Fig. 8: Performance of the Rao-Blackwell identification algorithm on the yeast transcription system with simulated data.
From: Advanced methods for gene network identification and noise decomposition from single-cell data

A Inference of a 3-gene-state system. We first simulated a 3-gene-state system (see Fig. 7B) with parameters k1 = 0.3, k2 = 0.4, k3 = 0.3, k4 = 0.3, \({k}_{{p}_{1}}=3\), and \({k}_{{p}_{2}}=5\) (all in units per minute); its mRNA dynamics and time-course measurements are depicted in the top-left panel. Next, we utilized our algorithm to identify the model parameters using the simulated measurements. The sample size of our algorithm was set to 10,000, and the result is presented in the box surrounded by the dash lines. The results illustrate that our algorithm accurately infers the hidden model parameters. The bottom-left panel compares the stationary distributions of the target system and the inferred model (with parameters being the maximum a posteriori estimates). Due to ergodicity, the stationary distribution of the target system was approximated by the occupation time distribution of the mRNA measurements.
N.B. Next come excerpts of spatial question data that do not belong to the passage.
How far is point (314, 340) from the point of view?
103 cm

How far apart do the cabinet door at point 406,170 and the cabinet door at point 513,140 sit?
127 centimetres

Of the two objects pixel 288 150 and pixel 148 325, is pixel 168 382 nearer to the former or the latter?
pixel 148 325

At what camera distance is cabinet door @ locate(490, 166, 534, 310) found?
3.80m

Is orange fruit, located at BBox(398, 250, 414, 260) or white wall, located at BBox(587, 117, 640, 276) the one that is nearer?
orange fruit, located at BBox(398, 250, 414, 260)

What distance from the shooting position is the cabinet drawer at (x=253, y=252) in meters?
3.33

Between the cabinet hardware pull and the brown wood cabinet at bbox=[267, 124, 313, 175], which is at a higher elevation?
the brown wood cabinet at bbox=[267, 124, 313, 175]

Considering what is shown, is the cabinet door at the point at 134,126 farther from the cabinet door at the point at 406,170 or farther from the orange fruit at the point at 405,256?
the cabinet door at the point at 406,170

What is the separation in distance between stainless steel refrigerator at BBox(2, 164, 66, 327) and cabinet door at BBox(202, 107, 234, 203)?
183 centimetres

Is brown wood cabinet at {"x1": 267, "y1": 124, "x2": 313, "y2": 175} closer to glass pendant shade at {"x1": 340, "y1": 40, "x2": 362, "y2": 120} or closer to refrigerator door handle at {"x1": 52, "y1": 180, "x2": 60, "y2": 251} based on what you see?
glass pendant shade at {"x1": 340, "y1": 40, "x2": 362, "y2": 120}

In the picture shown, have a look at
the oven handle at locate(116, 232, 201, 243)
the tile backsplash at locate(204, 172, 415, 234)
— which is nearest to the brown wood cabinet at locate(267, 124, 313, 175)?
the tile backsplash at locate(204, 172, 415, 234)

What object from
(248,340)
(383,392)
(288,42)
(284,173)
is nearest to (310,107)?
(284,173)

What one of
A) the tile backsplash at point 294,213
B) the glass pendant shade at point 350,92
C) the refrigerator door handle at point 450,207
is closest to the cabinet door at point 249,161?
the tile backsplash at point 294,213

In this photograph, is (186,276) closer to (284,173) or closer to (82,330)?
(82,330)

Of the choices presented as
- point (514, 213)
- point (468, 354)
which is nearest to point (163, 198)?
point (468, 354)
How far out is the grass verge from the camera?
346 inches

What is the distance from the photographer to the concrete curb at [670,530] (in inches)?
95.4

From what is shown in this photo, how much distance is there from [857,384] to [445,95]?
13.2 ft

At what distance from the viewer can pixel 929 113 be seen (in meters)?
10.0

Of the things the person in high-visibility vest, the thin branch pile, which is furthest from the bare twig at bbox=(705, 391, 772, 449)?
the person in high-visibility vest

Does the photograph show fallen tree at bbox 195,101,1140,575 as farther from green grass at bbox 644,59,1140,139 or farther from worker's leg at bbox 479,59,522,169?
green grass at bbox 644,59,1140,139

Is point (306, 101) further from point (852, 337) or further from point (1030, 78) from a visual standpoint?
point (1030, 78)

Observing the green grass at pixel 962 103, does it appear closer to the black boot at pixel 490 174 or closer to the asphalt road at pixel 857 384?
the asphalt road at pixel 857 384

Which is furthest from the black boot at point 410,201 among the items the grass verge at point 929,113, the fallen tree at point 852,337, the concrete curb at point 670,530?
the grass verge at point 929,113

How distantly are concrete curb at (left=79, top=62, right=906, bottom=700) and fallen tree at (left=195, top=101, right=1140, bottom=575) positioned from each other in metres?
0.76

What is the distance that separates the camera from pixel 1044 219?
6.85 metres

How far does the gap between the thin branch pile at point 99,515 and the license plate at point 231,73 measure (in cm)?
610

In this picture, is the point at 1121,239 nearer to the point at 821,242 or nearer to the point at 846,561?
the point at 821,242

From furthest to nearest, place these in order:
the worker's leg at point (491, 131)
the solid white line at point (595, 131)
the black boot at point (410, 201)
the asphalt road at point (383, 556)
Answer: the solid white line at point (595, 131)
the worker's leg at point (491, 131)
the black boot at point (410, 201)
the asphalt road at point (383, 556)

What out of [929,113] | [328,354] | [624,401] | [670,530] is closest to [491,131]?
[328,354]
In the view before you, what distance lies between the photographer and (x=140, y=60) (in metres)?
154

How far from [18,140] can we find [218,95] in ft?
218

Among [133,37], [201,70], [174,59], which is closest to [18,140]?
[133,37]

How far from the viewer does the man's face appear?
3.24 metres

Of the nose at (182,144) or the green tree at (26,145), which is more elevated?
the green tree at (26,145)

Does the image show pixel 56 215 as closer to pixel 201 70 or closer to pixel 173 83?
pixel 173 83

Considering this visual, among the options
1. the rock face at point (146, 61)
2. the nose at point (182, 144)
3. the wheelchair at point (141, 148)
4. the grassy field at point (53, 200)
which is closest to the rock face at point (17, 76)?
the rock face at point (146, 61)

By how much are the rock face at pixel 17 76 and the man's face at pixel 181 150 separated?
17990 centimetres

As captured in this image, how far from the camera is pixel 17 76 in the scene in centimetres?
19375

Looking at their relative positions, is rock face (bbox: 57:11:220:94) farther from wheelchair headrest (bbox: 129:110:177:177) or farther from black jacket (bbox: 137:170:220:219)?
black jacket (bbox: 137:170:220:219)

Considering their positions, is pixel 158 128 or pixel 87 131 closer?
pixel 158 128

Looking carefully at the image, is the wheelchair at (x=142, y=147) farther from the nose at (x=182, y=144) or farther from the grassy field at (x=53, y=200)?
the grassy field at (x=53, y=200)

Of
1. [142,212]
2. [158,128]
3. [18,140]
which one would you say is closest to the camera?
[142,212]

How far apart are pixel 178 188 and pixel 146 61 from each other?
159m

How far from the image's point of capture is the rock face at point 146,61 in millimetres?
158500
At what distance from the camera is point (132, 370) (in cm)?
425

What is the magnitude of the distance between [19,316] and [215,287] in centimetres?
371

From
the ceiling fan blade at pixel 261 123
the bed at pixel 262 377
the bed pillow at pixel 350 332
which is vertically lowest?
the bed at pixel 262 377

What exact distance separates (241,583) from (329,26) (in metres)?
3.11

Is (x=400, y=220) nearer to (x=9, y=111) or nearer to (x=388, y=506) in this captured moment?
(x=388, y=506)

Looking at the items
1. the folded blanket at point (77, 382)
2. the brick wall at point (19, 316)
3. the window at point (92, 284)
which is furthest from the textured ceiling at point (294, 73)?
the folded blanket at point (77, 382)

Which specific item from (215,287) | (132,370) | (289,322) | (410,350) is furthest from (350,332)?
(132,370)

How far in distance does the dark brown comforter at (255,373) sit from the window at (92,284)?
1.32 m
This bottom-left panel shows a close match between the two stationary distributions, suggesting the accuracy of the inferred model. B Inference of a 2-gene-state system. We tested our approach when the system had only two gene states. We first simulated the system with parameters the same as before, except that \({k}_{3}={k}_{4}={k}_{{p}_{2}}=0\), i.e., the system had only one active gene state. The mRNA dynamics and its time-course measurements are presented in the top-left panel. Then, we used our algorithm to identify the model parameters with the sample size set to 10,000; the result is presented in the box surrounded by the dash lines. The results illustrate that our algorithm accurately infers the parameters k1, k2, k3, and \({k}_{{p}_{1}}\); as the maximum a posteriori estimate of k3 is zero, our algorithm correctly identifies the two-gene-state model. For the irrelevant parameters k4 and \({k}_{{p}_{2}}\), our algorithm expectedly gives conditional distributions close to uniform distributions (the prior distribution). The bottom-left panel shows a close match between the stationary distributions of the target system and the inferred model, suggesting the accuracy of the identification result. Source data are provided as a Source Data file.